Your goal -
Where a picture appears, skip it and copy everything else in the listing exactly.

Dataset excerpt -
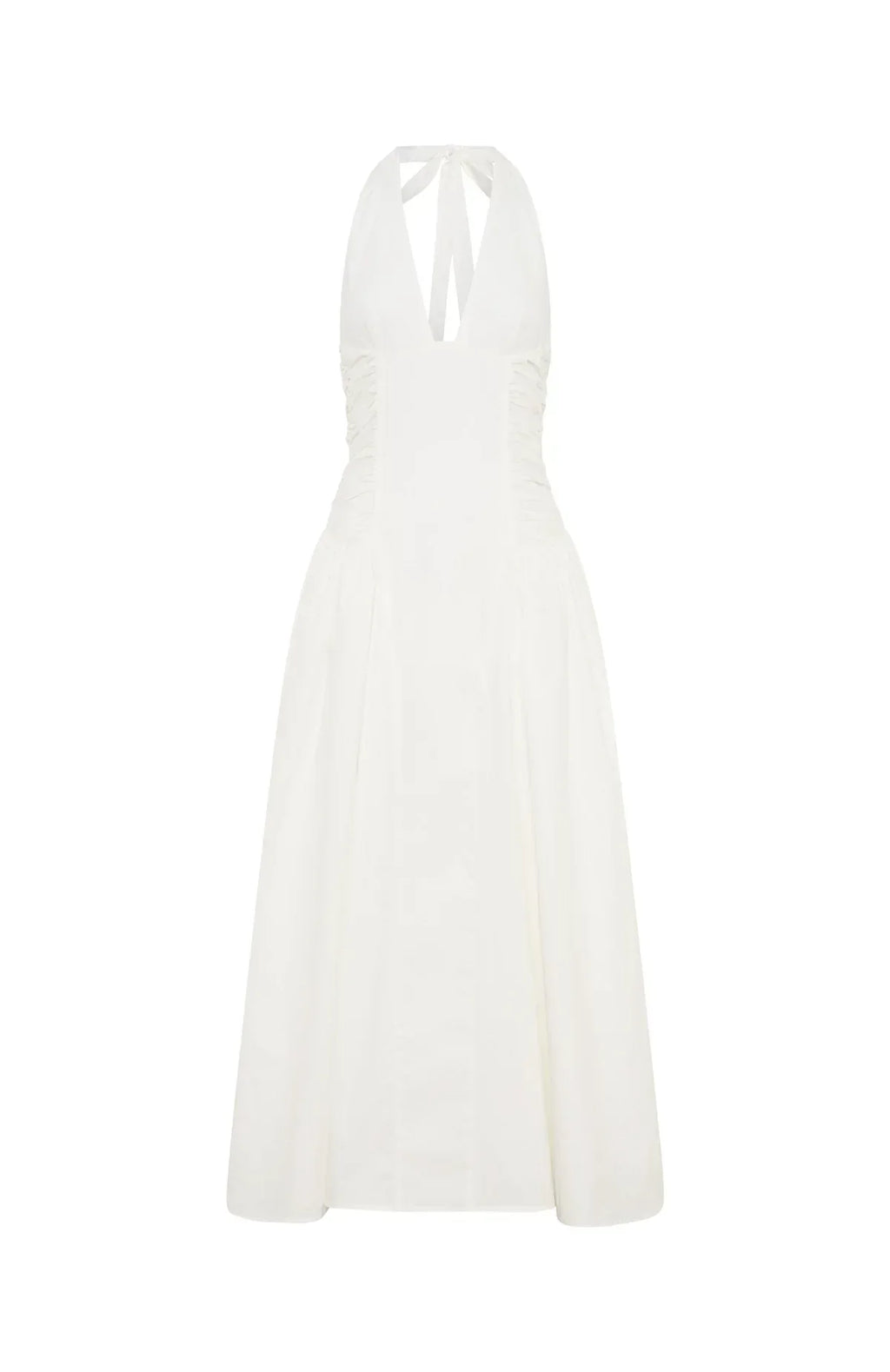 Robe midi dos nu "Tinsel Trouble" blanche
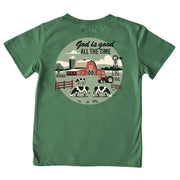 Kids' All The Time Short-Sleeve Tee Short Sleeve T-Shirt Cardin McCoy Dark Olive XXS (2/3) Pocket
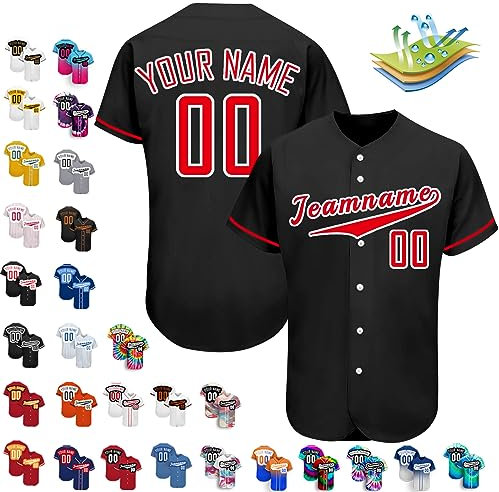 Busparst Benutzerdefinierte Baseball-Trikots, Personalisierte Baseball-Shirts, Individuelle Baseball-Shirts FüR MäNner, Frauen, Jugendliche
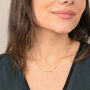 Dainty Glitter Shiny Sparkle Lip Gold Plated Chain, thumbnail 3 of 5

Solution -
 Robe midi dos nu "Tinsel Trouble" blanche
 Kids' All The Time Short-Sleeve Tee Short Sleeve T-Shirt Cardin McCoy Dark Olive XXS (2/3) Pocket
 Busparst Benutzerdefinierte Baseball-Trikots, Personalisierte Baseball-Shirts, Individuelle Baseball-Shirts FüR MäNner, Frauen, Jugendliche
 Dainty Glitter Shiny Sparkle Lip Gold Plated Chain, thumbnail 3 of 5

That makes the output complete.